В этот момент Олег Николаевич оттолкнулся плечами от стены, прислонившись к которой он стоял, нетвердой походкой пересек комнату и остановился передо мной.

– Вот вы, молодой человек, можете мне сказать, что вы хотите? О чем вы, так сказать, мечтаете? – громко спросил он.

Я, не ожидавший такого поворота, растерялся.

– Что такое? Что такое? – мигом подскочил к нам Семен Петрович. Он был явно раздосадован. – Перестань, Олег.

– Но почему, Семен? – удивился Олег Николаевич. – Я просто хотел узнать, о чем мечтает этот молодой человек. В конце концов, если он не захочет ответить, это его право.

– Это уже становится забавным, – проговорила пожилая дама. – У нас сегодня просто какой-то социологический вечер получается.

– Ты задал безусловно важный и интересный вопрос, Олег, – сказал Семен Петрович. – Однако он требует гораздо более серьезной обстановки. Поэтому я предлагаю отложить его сейчас…

– Действительно не стоит, Олег, – пробормотал коренастый мужчина. – Пусть лучше Катя споет "Соловья".

– Я хочу сказать, – вдруг громко произнесла Катя. Все замолчали и взглянули на нее. Катя поднялась с дивана, нервно теребя пальцами пояс своего платья. – Я хочу сказать, о чем я мечтаю, – твердо повторила она.

– Не надо, Катюша, – попыталась остановить дочь Мария Викторовна. Но Катя не обратила никакого внимания на ее слова.

– Я мечтаю быть очень красивой, чтобы нравиться всем мужчинам и чтобы самой всех презирать!.. – сказала она,

Наступила тишина. Все опустили лица, на которых застыли натянутые улыбки.

– И еще я хочу, – продолжала Катя, – ехать, в красивой спортивной машине, и чтобы на мне был длинный алый шарф, а на сиденье рядом – магнитофон и маленькая белая собачка… – Она запнулась и добавила: – Это честно…

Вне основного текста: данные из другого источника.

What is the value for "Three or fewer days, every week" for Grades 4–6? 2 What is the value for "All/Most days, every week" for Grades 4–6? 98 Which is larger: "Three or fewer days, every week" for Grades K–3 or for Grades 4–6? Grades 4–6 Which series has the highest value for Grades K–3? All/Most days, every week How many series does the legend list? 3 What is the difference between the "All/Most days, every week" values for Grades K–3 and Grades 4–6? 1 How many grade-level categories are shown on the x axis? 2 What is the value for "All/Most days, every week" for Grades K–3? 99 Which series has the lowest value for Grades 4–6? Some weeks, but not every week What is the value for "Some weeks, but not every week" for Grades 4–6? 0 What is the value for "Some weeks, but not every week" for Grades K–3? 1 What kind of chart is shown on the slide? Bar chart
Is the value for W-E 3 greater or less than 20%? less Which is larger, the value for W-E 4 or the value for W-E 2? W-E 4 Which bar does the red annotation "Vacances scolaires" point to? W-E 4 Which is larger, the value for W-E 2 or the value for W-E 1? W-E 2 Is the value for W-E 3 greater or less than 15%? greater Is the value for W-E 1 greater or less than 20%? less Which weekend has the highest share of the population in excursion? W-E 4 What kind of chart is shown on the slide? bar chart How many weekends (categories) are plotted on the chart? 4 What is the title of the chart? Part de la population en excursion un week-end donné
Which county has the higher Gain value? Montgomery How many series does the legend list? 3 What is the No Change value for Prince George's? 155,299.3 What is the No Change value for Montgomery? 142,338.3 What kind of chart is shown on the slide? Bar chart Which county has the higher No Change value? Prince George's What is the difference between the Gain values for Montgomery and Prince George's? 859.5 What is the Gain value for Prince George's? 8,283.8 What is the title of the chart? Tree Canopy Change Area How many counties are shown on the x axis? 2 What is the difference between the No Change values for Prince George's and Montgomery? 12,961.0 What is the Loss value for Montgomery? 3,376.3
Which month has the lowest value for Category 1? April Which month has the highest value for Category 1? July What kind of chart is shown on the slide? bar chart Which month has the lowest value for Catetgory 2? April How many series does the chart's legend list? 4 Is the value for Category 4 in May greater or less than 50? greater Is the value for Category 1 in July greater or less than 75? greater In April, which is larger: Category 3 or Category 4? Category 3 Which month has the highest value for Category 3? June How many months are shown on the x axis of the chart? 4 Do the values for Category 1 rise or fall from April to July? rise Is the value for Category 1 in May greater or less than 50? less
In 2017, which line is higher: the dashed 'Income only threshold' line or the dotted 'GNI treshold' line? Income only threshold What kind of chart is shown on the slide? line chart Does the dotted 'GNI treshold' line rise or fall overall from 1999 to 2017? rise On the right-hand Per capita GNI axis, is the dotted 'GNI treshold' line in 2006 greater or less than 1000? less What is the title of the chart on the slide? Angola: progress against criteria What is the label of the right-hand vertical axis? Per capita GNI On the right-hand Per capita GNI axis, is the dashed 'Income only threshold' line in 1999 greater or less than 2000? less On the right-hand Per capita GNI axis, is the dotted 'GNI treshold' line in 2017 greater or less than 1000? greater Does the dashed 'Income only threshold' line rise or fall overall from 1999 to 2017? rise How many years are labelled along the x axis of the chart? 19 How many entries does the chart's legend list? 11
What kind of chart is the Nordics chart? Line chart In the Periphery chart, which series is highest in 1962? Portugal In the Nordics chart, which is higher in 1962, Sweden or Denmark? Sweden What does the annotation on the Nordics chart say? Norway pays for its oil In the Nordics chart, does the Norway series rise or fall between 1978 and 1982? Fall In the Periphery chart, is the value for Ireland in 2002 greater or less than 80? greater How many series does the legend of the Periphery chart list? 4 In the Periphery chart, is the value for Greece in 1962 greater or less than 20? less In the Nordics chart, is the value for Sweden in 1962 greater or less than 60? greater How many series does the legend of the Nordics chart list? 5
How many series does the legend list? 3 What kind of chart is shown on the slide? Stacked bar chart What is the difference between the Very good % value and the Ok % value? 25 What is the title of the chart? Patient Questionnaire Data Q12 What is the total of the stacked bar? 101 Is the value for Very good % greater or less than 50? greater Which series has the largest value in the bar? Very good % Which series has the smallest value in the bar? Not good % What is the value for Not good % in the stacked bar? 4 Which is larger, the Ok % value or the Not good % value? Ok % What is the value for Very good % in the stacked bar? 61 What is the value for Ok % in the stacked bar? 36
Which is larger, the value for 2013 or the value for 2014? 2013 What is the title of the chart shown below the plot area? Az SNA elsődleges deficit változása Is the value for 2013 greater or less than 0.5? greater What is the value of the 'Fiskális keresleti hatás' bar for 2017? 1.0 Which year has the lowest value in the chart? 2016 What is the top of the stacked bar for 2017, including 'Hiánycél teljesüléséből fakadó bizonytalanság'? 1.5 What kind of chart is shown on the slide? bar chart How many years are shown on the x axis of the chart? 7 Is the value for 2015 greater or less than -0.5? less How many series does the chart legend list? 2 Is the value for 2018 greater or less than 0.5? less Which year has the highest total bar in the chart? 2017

Все молчали, и Катя опять села на диван. На щеках у нее выступили красные пятна, но глаза были спокойные. Тишина в комнате становилась угнетающей. Об этом поведали звуки, которые обычно никто не замечает: тиканье часов, скрип паркета.

– Ну что ты, Катенька? – промямлил Семен Петрович.

– Я предполагаю, что моя дочь мечтает примерно о том же, – с состраданием в голосе проговорила Анна Васильевна.

– Все это ерунда! – убежденно сказал коренастый. – Дух противоречия. Не более. Я ничего другого не ждал.

Олег Николаевич налил себе очередного коньяку и разумеется, выпил его. Остальные гости впали в состояние меланхолической грусти. Лица их сделались скорбными, будто они сидели у постели тяжело больного человека.

Тогда Катя вдруг встала и решительно направилась к роялю.

– Я, пожалуй, действительно сыграю, – объявила она, усаживаясь перед ним. – А то сидим, как на похоронах.

– Ты хочешь сыграть? – вяло сказал Семен. Петрович и обвел взглядом всю компанию.

– Разумеется. Ты же говорил… Значит, "Соловья"? – спросила Катя и сама же ответила: – Ну, конечно, "Соловья"!